US: San Francisco-based startup Lyric has closed all but one of its locations offering furnished short-term rental units since the start of the Covid-19 crisis, and its co-founder, Joe Fraiman, has now confirmed that he has departed for personal reasons.

Lyric, which has raised around $180 million to date, including a $160 million Series B round last April with Airbnb, has been heavily impacted by the pandemic, just as other master lease players have been forced to lay off staff or even shut their doors permanently in recent months. The boutique suite provider has shuttered all of its locations in the United States bar one, and will now focus its attention on developing software and pricing tools for accommodation, according to Forbes.

In early March, before the industry felt the full brunt of the pandemic, Lyric announced it had laid off around 20 per cent of its staff [at least 25 employees].

It was previously operating close to 600 units in 14 cities, offering those out to business travellers in key locations across the United States. When the redundancies were announced four months ago, it said it would continue to manage units in New York City, San Diego, Philadelphia, New Orleans, Miami, Charlotte, Austin and Washington DC, after closing in Houston, Dallas, Pittsburgh, Orlando, Minneapolis and Chicago.

The latest twist this week saw Lyric co-founder and president, Joe Fraiman, confirm to Forbes that he had left the business on Wednesday. When asked about whether the startup would still be operating in a year’s time, he said that “predicting the future a year out is hard”.

Since launching in 2014, Lyric had caught the attention of a number of high-profile real estate investors and venture capital funds, including RXR Realty, Starwood Capital Group CEO Barry Sternlicht, Tishman Speyer, NEA, SignalFire, FifthWall and Tusk Ventures. However, now that business has dried up due to lockdowns and restrictions imposed on international and domestic travel, Lyric’s fate might depend on keeping its one remaining location in Manhattan open and pivoting to selling software including its pricing tool, Wheelhouse, which calculates room bookings.

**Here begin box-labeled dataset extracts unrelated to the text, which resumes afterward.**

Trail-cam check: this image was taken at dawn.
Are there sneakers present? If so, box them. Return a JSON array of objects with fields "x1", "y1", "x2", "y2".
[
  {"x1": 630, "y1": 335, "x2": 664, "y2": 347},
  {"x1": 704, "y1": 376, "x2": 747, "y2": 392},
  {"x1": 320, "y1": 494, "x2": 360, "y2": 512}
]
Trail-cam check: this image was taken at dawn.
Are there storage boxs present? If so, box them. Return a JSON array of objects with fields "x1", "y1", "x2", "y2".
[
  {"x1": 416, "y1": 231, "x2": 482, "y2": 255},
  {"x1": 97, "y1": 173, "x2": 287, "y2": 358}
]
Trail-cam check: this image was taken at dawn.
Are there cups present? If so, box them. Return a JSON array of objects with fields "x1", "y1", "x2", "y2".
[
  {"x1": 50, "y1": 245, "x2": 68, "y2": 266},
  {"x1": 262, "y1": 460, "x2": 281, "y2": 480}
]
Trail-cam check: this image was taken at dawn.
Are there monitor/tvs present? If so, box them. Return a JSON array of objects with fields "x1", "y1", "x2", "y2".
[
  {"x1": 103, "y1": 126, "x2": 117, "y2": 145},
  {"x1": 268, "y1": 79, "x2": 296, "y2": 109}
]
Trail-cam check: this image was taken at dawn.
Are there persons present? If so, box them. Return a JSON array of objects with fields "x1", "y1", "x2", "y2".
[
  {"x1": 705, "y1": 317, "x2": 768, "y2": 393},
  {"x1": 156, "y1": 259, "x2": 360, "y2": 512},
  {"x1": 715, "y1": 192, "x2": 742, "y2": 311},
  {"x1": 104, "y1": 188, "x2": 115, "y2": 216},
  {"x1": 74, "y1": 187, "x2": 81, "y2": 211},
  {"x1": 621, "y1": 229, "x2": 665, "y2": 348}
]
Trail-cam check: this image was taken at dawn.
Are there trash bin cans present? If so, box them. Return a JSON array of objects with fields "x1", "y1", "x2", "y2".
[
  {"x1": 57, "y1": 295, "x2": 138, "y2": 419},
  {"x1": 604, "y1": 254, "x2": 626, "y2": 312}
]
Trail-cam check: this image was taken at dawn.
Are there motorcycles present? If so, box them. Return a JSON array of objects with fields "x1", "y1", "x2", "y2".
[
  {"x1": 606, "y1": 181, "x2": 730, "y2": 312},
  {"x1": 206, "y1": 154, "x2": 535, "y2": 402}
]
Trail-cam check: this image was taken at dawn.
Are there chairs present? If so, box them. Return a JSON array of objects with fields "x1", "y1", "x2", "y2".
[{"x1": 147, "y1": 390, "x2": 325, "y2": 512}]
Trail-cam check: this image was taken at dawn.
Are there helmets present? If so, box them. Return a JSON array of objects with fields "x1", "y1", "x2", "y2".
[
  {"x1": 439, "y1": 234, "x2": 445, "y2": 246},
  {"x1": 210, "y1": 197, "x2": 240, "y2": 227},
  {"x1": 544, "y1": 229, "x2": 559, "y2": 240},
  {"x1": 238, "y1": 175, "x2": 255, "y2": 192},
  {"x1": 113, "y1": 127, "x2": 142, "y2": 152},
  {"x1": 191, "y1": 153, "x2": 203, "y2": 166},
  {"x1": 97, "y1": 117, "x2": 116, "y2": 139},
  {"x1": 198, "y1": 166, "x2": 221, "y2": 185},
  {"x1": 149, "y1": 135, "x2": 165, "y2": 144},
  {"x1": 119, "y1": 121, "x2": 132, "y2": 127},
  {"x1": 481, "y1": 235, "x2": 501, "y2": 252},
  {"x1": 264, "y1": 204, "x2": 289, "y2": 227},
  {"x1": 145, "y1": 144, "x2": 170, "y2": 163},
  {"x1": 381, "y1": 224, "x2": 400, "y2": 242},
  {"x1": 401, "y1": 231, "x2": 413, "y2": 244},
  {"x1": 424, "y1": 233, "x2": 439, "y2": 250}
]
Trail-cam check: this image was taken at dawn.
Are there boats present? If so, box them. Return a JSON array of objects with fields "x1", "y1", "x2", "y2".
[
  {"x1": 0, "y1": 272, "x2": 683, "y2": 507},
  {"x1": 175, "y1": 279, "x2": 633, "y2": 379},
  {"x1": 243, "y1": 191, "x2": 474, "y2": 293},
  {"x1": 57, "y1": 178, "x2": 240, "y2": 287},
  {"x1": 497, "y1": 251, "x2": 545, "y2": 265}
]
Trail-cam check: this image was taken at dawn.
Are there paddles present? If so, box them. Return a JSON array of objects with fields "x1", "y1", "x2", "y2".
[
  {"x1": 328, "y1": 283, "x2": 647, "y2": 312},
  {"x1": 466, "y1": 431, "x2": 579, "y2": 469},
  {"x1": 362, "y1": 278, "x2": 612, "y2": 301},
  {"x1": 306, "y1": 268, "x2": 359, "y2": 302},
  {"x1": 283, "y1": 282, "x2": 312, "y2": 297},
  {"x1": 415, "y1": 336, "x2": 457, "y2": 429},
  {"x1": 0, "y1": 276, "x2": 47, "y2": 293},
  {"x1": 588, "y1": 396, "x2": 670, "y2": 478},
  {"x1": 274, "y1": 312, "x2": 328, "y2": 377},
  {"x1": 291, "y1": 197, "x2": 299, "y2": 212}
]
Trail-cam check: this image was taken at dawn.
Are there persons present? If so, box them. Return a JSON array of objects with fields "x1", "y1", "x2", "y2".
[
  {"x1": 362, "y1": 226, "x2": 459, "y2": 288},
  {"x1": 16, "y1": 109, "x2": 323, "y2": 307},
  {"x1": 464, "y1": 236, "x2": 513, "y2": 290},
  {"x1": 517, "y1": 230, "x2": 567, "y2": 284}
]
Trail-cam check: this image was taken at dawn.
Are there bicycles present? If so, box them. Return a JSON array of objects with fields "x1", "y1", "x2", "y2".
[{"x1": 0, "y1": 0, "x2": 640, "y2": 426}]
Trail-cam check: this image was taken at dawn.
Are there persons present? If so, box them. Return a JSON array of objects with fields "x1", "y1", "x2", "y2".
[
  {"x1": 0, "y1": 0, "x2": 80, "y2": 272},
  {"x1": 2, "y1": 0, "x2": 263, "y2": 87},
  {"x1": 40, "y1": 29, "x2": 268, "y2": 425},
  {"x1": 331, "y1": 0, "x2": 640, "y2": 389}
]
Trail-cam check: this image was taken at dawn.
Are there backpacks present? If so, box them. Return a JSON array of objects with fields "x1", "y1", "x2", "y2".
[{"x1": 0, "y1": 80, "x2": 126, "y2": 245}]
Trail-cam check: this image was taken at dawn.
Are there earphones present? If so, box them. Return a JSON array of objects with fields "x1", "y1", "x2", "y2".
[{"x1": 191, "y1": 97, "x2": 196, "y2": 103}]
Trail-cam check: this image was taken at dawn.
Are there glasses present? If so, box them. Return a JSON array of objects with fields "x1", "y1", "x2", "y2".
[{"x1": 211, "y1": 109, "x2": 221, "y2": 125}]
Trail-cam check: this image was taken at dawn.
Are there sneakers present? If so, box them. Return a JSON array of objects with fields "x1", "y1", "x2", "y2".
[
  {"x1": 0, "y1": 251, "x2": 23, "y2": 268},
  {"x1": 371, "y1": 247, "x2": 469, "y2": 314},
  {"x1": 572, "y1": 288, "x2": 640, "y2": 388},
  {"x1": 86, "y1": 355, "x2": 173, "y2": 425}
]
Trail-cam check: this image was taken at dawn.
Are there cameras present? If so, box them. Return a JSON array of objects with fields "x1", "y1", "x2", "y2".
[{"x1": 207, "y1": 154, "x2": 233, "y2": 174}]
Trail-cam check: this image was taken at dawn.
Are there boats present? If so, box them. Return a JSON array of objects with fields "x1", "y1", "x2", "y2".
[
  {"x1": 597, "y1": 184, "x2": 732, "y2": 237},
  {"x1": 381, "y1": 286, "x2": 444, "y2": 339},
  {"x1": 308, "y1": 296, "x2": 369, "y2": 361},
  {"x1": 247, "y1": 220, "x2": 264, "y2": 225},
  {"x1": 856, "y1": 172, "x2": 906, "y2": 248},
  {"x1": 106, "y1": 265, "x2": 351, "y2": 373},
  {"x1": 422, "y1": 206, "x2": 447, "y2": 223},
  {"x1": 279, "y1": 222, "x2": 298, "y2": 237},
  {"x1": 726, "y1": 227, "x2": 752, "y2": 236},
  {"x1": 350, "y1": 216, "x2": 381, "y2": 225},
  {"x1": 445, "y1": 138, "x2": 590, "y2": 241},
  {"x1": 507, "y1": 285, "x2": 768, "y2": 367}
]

Elsewhere, competitors in the master lease space have also been forced to take drastic action to survive or support their long-term strategy once the Covid-19 pandemic does reside.

One of the most recognisable names, Sonder, announced it was laying off 22 per cent and furloughing an additional 11 per cent of its workforce in March, before the hospitality unicorn closed a $170 million Series E round with Fidelity, Inovia Capital and former Airbnb CFO Laurence Tosi’s WestCap Group, which took its overall valuation to $1.3 billion.

Austin-based boutique short-term rental and hotel operator The Guild laid off 38 of its 175-strong workforce in the same month and has been negotiating a rent concession from its landlords. The company secured $25 million in a Series B funding round as recently as January, and had raised $50 million since launching in 2018.

Meanwhile, Spokane-based apartment rental startup Stay Alfred closed down in May, less than two months after saying it was closing its properties for eight weeks to limit the spread of the coronavirus. Its most recent major funding round came in October 2018 when it raised $47 million to continue its expansion across the United States.

Fraiman said he would look to launch another real estate tech business in the future but is now taking a step back due to personal circumstances in his family.